(THE DATA)
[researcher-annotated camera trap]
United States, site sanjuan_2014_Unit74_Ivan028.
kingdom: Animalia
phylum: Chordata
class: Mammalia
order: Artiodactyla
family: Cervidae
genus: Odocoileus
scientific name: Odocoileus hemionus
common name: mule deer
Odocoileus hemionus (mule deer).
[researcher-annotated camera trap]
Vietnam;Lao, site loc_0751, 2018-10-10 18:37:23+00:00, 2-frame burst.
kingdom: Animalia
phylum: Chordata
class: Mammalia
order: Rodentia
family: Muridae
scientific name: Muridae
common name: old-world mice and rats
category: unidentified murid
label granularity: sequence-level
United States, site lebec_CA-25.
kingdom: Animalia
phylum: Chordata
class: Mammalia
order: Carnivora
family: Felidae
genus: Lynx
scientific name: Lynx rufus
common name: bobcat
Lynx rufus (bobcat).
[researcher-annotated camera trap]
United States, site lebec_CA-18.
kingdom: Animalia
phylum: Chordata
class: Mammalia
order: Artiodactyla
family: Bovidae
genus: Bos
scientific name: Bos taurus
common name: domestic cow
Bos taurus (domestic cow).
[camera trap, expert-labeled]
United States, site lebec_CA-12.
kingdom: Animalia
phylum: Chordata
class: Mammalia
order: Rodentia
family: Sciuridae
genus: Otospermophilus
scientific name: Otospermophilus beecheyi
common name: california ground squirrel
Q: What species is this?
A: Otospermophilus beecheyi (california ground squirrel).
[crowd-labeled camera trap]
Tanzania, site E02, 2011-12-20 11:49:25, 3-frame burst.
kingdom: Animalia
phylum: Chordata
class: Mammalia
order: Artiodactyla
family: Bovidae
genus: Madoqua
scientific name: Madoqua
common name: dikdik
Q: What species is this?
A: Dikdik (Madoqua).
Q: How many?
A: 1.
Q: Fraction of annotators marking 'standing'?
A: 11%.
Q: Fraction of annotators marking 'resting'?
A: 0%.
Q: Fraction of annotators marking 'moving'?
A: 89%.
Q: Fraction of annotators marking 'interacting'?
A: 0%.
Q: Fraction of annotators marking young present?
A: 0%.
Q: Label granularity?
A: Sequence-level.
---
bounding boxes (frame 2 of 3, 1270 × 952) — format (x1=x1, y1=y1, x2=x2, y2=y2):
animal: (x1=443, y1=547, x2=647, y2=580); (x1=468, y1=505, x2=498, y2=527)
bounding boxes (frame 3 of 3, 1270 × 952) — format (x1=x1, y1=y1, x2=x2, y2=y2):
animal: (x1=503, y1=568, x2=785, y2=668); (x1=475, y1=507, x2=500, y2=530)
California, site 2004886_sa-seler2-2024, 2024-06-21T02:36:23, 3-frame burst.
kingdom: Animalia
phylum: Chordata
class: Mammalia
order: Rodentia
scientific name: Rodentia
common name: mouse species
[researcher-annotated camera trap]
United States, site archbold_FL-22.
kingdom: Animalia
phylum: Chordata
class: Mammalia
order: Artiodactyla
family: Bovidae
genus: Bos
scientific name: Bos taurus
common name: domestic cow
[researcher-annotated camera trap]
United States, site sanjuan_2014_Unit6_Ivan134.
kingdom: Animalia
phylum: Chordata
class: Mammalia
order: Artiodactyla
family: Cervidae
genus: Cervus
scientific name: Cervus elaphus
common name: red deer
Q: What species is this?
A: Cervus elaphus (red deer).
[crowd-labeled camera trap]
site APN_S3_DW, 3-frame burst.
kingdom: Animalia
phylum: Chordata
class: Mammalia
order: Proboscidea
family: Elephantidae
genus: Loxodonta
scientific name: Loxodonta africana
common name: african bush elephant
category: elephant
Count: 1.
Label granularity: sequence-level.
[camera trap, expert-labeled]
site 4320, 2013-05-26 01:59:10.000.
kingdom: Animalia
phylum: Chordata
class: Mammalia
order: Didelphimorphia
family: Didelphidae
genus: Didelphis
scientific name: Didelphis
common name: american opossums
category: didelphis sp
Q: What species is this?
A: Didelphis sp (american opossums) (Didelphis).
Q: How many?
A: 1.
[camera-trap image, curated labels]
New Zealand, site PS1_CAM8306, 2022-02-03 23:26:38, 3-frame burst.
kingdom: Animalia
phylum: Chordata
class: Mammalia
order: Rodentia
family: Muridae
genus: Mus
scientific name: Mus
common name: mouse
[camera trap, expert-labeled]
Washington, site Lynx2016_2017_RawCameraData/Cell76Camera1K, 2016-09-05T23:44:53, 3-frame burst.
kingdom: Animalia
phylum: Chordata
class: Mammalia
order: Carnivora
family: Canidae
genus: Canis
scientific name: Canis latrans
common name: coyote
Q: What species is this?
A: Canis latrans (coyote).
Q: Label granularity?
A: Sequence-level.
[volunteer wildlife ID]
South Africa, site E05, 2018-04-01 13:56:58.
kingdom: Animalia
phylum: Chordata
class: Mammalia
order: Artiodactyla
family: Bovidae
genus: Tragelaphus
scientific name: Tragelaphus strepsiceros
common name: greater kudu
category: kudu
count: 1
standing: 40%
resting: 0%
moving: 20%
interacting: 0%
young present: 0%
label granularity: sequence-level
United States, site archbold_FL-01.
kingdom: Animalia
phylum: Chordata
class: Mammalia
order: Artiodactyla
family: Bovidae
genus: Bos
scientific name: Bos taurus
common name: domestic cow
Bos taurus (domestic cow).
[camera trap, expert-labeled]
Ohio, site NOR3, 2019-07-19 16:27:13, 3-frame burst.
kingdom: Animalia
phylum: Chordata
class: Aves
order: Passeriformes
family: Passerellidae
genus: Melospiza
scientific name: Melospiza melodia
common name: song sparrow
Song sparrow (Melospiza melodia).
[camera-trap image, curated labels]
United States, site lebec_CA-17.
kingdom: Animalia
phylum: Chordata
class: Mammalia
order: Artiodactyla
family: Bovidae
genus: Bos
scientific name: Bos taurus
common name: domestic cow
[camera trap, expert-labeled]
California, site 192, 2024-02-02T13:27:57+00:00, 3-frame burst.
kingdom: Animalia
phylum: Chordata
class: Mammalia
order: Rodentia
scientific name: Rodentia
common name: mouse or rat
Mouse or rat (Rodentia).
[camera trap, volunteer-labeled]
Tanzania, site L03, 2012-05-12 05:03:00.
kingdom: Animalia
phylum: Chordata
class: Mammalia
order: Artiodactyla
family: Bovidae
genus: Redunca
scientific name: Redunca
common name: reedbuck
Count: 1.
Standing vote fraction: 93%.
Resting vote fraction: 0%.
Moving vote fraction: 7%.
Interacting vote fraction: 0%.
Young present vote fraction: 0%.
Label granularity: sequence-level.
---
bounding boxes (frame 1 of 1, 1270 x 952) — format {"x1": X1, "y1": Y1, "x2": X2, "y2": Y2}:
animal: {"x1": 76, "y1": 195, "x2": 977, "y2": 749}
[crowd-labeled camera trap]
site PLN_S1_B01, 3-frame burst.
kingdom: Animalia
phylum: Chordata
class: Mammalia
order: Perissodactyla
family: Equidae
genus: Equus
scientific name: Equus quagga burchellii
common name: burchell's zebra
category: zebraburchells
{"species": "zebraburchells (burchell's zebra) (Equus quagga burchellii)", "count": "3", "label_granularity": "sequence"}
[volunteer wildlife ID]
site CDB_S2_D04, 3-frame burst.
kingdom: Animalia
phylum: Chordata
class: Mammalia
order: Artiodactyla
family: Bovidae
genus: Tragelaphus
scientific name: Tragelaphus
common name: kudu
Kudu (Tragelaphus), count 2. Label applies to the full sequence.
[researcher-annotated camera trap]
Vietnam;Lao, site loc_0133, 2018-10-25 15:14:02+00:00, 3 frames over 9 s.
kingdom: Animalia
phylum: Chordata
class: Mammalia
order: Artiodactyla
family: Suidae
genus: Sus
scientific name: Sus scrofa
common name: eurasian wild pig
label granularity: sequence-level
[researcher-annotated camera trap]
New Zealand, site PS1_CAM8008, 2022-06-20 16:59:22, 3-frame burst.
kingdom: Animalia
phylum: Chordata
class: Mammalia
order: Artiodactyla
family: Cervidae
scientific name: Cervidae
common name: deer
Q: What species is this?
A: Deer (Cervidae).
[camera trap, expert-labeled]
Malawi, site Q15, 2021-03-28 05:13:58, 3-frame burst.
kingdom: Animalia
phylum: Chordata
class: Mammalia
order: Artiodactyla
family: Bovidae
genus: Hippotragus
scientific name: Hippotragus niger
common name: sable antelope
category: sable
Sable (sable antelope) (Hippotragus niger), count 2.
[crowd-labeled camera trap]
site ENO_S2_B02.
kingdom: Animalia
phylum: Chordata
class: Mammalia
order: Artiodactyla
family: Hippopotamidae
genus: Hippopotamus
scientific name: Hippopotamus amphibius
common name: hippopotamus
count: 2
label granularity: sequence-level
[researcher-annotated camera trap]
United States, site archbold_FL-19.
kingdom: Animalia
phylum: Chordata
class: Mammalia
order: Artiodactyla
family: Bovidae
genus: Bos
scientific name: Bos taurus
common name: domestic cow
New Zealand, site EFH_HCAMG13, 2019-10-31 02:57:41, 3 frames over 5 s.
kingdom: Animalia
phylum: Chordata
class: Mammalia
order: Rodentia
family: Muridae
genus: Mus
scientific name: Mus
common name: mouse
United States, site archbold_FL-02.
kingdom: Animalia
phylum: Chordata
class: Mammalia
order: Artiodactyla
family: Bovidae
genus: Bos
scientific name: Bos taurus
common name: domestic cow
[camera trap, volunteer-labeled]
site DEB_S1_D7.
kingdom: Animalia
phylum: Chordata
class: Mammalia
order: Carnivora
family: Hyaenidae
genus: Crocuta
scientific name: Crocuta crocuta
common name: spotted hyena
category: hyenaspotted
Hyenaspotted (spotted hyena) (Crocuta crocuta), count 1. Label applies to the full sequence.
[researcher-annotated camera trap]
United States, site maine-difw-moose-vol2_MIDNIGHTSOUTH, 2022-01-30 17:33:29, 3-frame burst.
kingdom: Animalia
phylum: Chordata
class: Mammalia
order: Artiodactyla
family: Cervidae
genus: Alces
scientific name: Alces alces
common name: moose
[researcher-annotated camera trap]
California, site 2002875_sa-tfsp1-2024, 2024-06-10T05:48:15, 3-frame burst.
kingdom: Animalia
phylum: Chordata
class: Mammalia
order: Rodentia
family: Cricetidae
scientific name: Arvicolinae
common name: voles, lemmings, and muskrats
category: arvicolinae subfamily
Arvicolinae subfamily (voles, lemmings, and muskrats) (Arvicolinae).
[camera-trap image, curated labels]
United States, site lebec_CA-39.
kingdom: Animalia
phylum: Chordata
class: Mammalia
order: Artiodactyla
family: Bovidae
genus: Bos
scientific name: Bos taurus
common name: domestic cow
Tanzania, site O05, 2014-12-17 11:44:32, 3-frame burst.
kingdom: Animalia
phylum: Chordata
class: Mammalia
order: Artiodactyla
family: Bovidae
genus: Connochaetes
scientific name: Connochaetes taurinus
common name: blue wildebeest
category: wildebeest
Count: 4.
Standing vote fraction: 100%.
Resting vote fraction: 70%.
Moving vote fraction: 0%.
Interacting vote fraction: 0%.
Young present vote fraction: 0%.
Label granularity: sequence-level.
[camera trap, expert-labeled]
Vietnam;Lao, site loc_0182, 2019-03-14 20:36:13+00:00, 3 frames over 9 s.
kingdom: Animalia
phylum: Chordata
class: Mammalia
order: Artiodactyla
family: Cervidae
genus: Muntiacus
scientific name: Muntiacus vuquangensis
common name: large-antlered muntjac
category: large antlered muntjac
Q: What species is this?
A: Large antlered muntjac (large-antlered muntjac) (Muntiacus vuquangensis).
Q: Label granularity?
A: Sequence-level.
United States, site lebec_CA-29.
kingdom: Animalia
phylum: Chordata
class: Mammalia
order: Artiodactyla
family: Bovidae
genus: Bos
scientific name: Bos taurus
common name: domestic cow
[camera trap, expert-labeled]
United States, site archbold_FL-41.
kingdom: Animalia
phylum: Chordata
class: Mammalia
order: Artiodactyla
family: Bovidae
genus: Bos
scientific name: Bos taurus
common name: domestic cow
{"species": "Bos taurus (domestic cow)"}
(End THE DATA)
▶ WHAT YOU ARE ASKED TO DO:
The required output is each line from the one with "A: Large antlered" through the end of the material above, repeated exactly with both ends included.

▶ SOLUTION TO THE EXERCISE:
A: Large antlered muntjac (large-antlered muntjac) (Muntiacus vuquangensis).
Q: Label granularity?
A: Sequence-level.
United States, site lebec_CA-29.
kingdom: Animalia
phylum: Chordata
class: Mammalia
order: Artiodactyla
family: Bovidae
genus: Bos
scientific name: Bos taurus
common name: domestic cow
[camera trap, expert-labeled]
United States, site archbold_FL-41.
kingdom: Animalia
phylum: Chordata
class: Mammalia
order: Artiodactyla
family: Bovidae
genus: Bos
scientific name: Bos taurus
common name: domestic cow
{"species": "Bos taurus (domestic cow)"}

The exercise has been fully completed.